• **TEXT PROVIDED**
= = = = =

Extending Pandas with PyArrow: Enhanced Functionality and Performance
Pandas, the go-to data manipulation library in Python, can further extend its capabilities and improve performance by leveraging PyArrow. PyArrow provides a robust interface for working with Apache Arrow, a columnar in-memory data format optimized for analytics. In this blog, we’ll explore how Pandas integrates with PyArrow to offer more extensive data types, improved support for missing data, performant IO operations, and interoperability with other data frame libraries.
PyArrow Functionality in Pandas
PyArrow enhances Pandas’ functionality in several key areas:
- More Extensive Data Types Compared to NumPy: PyArrow supports a broader range of data types, including more complex types such as decimal and map.
- Missing Data Support (NA) for All Data Types: Unlike NumPy, PyArrow provides consistent missing data (NA) support across all data types.
- Performant IO Reader Integration: PyArrow can significantly accelerate IO operations such as reading from CSV or JSON files.
- Interoperability with Other DataFrame Libraries: Based on the Apache Arrow specification, PyArrow facilitates seamless interoperability with other libraries like Polars and cuDF.
Minimum Supported PyArrow Version
To take advantage of these features, ensure you have the minimum supported version of PyArrow installed. You can install PyArrow using pip:
pip install pyarrow
Data Structure Integration
Creating PyArrow-Backed Pandas Objects
Pandas allows you to create Series, Index, or DataFrame columns backed by PyArrow. This is achieved by specifying the data type using the dtype
parameter.
Example: Creating a Series with PyArrow
import pandas as pd
ser = pd.Series([-1.5, 0.2, None], dtype="float32[pyarrow]")
print(ser)
Output:
0 -1.5
1 0.2
2 <NA>
dtype: float[pyarrow]
Example: Creating an Index with PyArrow
idx = pd.Index([True, None], dtype="bool[pyarrow]")
print(idx)
Output:
Index([True, <NA>], dtype='bool[pyarrow]')
Example: Creating a DataFrame with PyArrow
df = pd.DataFrame([[1, 2], [3, 4]], dtype="uint64[pyarrow]")
print(df)
Output:
0 1
0 1 2
1 3 4
Differences Between string[pyarrow]
and pd.ArrowDtype(pa.string())
There are subtle differences between the string alias "string[pyarrow]"
and specifying dtype=pd.ArrowDtype(pa.string())
. Generally, operations on data will behave similarly, but some differences in return types exist.
import pyarrow as pa
import pandas as pd
data = list("abc")
ser_sd = pd.Series(data, dtype="string[pyarrow]")
ser_ad = pd.Series(data, dtype=pd.ArrowDtype(pa.string()))
print(ser_ad.dtype == ser_sd.dtype) # Output: False
print(ser_sd.str.contains("a"))
print(ser_ad.str.contains("a"))

= = = = =

• **SOURCE DATA**
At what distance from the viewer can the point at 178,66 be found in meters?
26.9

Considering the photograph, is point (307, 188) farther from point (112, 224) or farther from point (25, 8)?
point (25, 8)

= = = = =

• **TASK LIST**
a. Output the part of the article on extending pandas with PyArrow from "PyArrow Functionality in" up to and including "Polars and cuDF.".
b. Pick up the article on extending pandas with PyArrow after its last sentence and keep writing it.

• **RESPONSES BY TASK**
a.
PyArrow Functionality in Pandas
PyArrow enhances Pandas’ functionality in several key areas:
- More Extensive Data Types Compared to NumPy: PyArrow supports a broader range of data types, including more complex types such as decimal and map.
- Missing Data Support (NA) for All Data Types: Unlike NumPy, PyArrow provides consistent missing data (NA) support across all data types.
- Performant IO Reader Integration: PyArrow can significantly accelerate IO operations such as reading from CSV or JSON files.
- Interoperability with Other DataFrame Libraries: Based on the Apache Arrow specification, PyArrow facilitates seamless interoperability with other libraries like Polars and cuDF.

b.
Output:
False
0 True
1 False
2 False
dtype: boolean
0 True
1 False
2 False
dtype: bool[pyarrow]
Handling More Complex Data Types
For PyArrow types that accept parameters, you can pass a PyArrow type with those parameters into ArrowDtype
.
Example: List of Strings
list_str_type = pa.list_(pa.string())
ser = pd.Series([["hello"], ["there"]], dtype=pd.ArrowDtype(list_str_type))
print(ser)
Output:
0 ['hello']
1 ['there']
dtype: list<item: string>[pyarrow]
Example: Time and Decimal Types
from datetime import time
from decimal import Decimal
# Time Type
time_type = pd.ArrowDtype(pa.time64("us"))
idx = pd.Index([time(12, 30), None], dtype=time_type)
print(idx)
# Decimal Type
decimal_type = pd.ArrowDtype(pa.decimal128(3, scale=2))
data = [[Decimal("3.19"), None], [None, Decimal("-1.23")]]
df = pd.DataFrame(data, dtype=decimal_type)
print(df)
Output:
Index([12:30:00, <NA>], dtype='time64[us][pyarrow]')
0 1
0 3.19 <NA>
1 <NA> -1.23
Working with PyArrow Arrays and ChunkedArrays
If you already have a PyArrow Array
or ChunkedArray
, you can construct the associated Pandas objects directly.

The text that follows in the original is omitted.